Terug naar

Indeling in functionele delen

1 Energiesector = Σ Functionele delen

Indeling van een energiesector in functionele delen

Indeling van een energiesector in functionele delen

De energiesectoren van de EPN-eenheden moeten verder onderverdeeld worden in een of meerdere functionele delen.

Bij conventie kan een functioneel deel zich niet uitstrekken over verschillende energiesectoren. Er zijn dus altijd ten minste evenveel functionele delen als energiesectoren.

De functionele delen worden gekenmerkt door een functie. De regelgeving voorziet 18 verschillende functies. De keuze van elke functie wordt bepaald volgens de hoofdactiviteiten die zich afspelen in het functionele deel.

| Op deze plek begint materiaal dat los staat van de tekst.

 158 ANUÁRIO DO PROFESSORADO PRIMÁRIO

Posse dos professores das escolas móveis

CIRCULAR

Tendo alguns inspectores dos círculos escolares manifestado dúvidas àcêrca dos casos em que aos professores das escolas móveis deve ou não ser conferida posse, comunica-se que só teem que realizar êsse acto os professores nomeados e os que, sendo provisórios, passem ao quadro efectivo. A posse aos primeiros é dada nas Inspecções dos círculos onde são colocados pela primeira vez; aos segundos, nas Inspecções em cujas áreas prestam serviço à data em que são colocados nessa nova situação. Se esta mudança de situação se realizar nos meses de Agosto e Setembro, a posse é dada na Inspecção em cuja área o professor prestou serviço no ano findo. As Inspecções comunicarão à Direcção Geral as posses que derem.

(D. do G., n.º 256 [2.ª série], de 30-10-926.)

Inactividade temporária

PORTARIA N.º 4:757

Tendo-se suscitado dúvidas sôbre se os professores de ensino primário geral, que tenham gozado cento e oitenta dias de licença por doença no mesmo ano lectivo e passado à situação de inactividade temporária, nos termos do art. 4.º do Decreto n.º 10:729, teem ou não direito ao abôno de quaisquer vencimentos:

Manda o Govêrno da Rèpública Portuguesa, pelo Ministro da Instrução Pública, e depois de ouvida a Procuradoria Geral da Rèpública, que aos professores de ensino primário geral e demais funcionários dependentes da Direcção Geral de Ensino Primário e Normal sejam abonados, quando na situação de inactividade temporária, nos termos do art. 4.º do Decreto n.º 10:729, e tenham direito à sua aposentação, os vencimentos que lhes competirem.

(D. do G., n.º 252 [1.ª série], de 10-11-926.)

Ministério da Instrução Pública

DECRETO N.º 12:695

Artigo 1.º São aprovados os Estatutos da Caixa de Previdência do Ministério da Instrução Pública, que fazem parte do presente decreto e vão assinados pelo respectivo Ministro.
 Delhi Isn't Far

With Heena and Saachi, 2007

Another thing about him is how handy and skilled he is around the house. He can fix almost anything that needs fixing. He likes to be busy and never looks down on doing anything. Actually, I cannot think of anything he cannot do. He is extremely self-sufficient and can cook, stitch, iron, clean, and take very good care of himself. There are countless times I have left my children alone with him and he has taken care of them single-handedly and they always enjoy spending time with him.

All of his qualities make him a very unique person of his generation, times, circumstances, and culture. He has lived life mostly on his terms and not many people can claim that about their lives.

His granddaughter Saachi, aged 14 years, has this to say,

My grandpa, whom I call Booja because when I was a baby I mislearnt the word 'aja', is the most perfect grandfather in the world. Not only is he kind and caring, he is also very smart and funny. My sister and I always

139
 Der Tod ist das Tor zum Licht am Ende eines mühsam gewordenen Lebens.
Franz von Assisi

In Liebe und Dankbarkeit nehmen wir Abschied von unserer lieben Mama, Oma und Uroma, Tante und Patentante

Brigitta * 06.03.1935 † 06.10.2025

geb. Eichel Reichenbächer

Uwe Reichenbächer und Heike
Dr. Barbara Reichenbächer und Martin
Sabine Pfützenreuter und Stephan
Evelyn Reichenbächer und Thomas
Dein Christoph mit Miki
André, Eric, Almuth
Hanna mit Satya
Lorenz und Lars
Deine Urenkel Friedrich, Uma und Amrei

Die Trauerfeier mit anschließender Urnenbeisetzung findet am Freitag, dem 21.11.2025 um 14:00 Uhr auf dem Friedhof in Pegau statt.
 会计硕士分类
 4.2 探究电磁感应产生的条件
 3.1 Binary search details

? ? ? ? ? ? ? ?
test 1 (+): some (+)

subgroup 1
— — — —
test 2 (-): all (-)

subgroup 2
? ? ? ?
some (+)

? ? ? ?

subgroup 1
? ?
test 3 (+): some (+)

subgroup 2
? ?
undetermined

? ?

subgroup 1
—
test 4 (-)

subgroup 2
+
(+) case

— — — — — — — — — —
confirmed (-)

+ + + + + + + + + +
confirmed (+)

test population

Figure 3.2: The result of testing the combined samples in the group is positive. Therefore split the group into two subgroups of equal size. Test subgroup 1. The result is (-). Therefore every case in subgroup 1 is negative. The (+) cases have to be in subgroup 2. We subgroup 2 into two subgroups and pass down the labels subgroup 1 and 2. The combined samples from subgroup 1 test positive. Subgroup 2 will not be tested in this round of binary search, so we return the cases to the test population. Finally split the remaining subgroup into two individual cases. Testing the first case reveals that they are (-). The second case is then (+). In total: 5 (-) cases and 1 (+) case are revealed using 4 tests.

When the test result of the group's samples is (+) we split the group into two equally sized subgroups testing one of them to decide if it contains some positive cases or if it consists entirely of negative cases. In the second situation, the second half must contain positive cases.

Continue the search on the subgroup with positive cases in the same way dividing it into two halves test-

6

De energiesector(en) van een EPN-eenheid zal (zullen) vaak samengesteld zijn uit een combinatie van verschillende functies. Zo omvat een schoolgebouw bijvoorbeeld administratieve ruimten (functie “Kantoren”) en leslokalen (functie “Onderwijs”). Om te voorkomen dat een energiesector in te veel functionele delen wordt verdeeld, kunnen vereenvoudigingsregels worden toegepast.

De indeling in functionele delen maakt het mogelijk om bij de berekening van het PEV van de EPN-eenheid beter rekening te houden met de activiteiten in elk van deze delen.

Aandacht
De PEVmax-eis van de EPN-eenheid wordt bepaald in verhouding tot de functies die in de eenheid aanwezig zijn op basis van hun respectieve vloeroppervlakken. De indeling in functionele delen heeft dus een directe impact op de PEVmax-eis waaraan moet worden voldaan.

Elke functie wordt gekenmerkt door verschillende energetische gedragingen. De belangrijkste parameters die een waarde hebben met betrekking tot de functie in de EPB-rekenmethode zijn:

  • de bezettingstijden (uur/dag en dag/week), temperatuur ...,
  • de insteltemperaturen binnen voor de verwarming en de koeling,
  • de interne winsten door apparatuur en personen,
  • de jaarlijkse nettobehoeften voor sanitair warm water,
  • de hoeveelheid in te brengen vocht om de lucht te bevochtigen per m³,
  • het aantal gebruiksuren (overdag/'s nachts),
  • de werkingstijd van de ventilatie,
  • het comfortniveau van de verlichting.

Deze parameters worden nader toegelicht in Deel 9 Berekeningsmethoden – Hoofdst 3 EPN-methode.

Twee aangrenzende functionele delen kunnen een verschillende rekenwaarde voor de binnentemperatuur hebben. Ter vereenvoudiging wordt aangenomen dat er geen warmtestroom plaatsvindt doorheen de scheidingsconstructies van de aangrenzende functionele delen.